Wednesday, January 27, 2010

The Rhody .500


Lions Captain Matt Barsamian leads the team in celebration




Continuing now with the list of the greatest Columbia football games of the 2000's...


Game #2

Columbia 22 Brown 21

November 18, 2006

Brown Stadium



The 2006 season under new Head Coach Norries Wilson began with a bang. The Lions were 3-1 out of the gate with their only loss coming to eventual Ivy champ Princeton in a hard-fought Homecoming battle at Wien Stadium.

Then a bit of reality set in.

Columbia lost four in a row, all to Ivy opponents. In each of those loses, the Lion defense played well enough to win. But the Columbia offense just couldn't score points, the weak running game being a major reason why.

The Lions Ivy losing streak stood at 16 before Columbia edged Cornell, 21-14 in week 9 at home to put the their record at 4-5.

But the chances of finishing the season with the first .500 or better record seemed slim as Columbia would have to travel to Providence to achieve that against an always tought Brown team.

Sure, the Bears were 2-7, but this was still a Phil Estes-coached team with players like future NFL'ers Zak DeOssie and Colin Cloherty. And besides, Columbia hadn't defeated Brown on the road since 1971.

Four minutes into the second quarter, the Lions were showing little life as they trailed 14-0 and Brown was on another offensive drive and perched at the Bear 49 with a first and 10.

Then the defense decided to take the scoring issue into its own hands.

Adam Brekke sacked Bear QB Joe DiGiacomo and forced a fumble that Todd Abrams scooped up for a 30-yard TD. The PAT by Jon Rocholl was no good, making it 14-6. Rocholl bounced back for a 42 yard FG late in the quarter to push it to 14-9 at the half.

Brown came out charging in the second half, driving all the way down to the Lion 11, but Andy Shalbrack stopped the drive with an interception at the goal line.

QB Craig Hormann took over from there and got the Lions all the way to the Bear nine before Patrick Huston, subbing for Rocholl at that point, nailed a 27-yarder to make it 14-12.

But Brown seemed to grab the momentum back for good when the Bears marched 81 yards down the field, ending with a 13-yard TD catch by Cloherty.

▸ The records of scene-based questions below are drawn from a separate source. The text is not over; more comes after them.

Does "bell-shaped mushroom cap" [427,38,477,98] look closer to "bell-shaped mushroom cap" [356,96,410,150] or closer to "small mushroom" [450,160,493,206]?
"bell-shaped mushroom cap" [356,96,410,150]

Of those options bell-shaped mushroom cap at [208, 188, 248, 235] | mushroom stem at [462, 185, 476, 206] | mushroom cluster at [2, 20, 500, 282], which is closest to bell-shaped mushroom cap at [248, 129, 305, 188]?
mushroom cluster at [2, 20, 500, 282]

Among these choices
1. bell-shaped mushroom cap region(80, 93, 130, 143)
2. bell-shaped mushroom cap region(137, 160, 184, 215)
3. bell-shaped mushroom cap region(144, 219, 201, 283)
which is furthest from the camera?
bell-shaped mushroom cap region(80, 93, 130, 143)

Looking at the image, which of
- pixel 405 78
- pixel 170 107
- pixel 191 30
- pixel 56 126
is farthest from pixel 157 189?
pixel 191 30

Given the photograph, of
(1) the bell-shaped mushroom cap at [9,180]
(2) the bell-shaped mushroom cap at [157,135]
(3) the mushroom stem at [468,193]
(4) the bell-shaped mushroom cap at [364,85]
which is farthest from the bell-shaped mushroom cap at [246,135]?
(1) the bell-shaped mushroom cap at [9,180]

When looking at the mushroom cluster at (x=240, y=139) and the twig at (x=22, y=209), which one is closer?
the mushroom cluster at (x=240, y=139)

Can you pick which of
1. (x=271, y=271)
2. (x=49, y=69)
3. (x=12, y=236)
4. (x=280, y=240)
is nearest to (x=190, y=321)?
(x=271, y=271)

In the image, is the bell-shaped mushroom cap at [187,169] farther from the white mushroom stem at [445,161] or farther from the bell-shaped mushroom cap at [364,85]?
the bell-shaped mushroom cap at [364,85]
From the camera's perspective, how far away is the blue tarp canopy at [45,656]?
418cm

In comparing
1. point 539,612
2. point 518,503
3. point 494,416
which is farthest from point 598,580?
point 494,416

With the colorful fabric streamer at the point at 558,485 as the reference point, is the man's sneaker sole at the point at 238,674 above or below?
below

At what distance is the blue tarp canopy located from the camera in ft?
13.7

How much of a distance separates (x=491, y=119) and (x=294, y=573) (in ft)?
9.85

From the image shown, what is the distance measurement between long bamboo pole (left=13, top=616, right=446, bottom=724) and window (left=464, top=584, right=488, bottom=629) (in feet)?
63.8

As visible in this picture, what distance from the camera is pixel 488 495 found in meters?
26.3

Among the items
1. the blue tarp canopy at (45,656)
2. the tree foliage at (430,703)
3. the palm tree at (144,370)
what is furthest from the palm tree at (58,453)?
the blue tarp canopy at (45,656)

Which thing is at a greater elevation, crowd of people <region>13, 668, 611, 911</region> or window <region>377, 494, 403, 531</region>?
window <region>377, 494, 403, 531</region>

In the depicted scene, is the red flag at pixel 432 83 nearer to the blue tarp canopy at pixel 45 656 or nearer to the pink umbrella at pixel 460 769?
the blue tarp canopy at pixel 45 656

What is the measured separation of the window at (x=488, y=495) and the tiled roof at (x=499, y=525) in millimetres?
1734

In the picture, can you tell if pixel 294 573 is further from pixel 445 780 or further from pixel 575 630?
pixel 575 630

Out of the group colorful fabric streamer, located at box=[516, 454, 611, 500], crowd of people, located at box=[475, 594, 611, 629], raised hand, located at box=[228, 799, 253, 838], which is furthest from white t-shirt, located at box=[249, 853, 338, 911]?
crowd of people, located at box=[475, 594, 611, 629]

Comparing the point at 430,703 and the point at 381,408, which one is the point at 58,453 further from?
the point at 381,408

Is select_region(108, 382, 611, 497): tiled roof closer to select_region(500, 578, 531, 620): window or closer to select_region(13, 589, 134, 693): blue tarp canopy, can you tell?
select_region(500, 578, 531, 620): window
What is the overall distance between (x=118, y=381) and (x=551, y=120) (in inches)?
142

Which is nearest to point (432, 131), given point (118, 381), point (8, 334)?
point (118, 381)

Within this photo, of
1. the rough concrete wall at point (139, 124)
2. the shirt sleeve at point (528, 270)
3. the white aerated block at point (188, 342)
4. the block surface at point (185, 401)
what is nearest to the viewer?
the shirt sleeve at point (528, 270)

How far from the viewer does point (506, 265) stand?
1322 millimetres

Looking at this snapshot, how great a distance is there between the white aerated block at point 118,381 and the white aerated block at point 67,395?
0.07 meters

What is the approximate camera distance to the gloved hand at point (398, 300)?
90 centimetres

The Lions answered back with a thrilling 80-yard drive on 11 plays, highlighted by a leaping 24-yard grab by freshman wide receiver Austin Knowlin. Hormann ended it with a six-yard scoring toss to RB Jordan Davis and it was 21-19. 10:06 remained in regulation.

Brown killed a huge amount of that time with the Bears next drive. But the Lion defense held strong and All Ivy kicker Steve Morgan missed a 45-yard field goal attempt to give the Lions a chance with 3:49 left.

Columbia then began a gutty 14-play drive that included a nail-biting 4th and 1 on the Brown 21 decision. The coaches decided to go for it, and in a year when the running game could hardly do anything right, Davis came through with a huge nine-yard scamper for the 1st down. That set up a short field goal attempt by re-insterted-into-the-game Jon Rocholl.

With ice in his veins, Rocholl nailed the winning kick and the Lions had their first non-losing season since 1996.

Hormann finished the game with 285 yards on 30-for-43 passing, one TD pass and no INT's. Davis had just 14 carries, but netted a very decent 59 yards. Knowlin had nine catches for 73 yards. And outgoing senior Nick DeGasperis grabbed five balls for 75 yards including a crucial 17-yard catch and run on the final drive.

It was the perfect end to the most uplifting season of the decade for Columbia.

1 Comments:

At Wed Jan 27, 10:59:00 PM GMT+7, Anonymous Anonymous said...

Amazing how much the Cornell bloggers are now trashing Knowles and most of his staff. I htought Knowles was a pretty good guy and a decent coach, and his teams didn't quit on him. On another note, I am beginning to worry that we are lagging behind on posted "commits" on voyforums. Are our guys playinghtings close to the vest?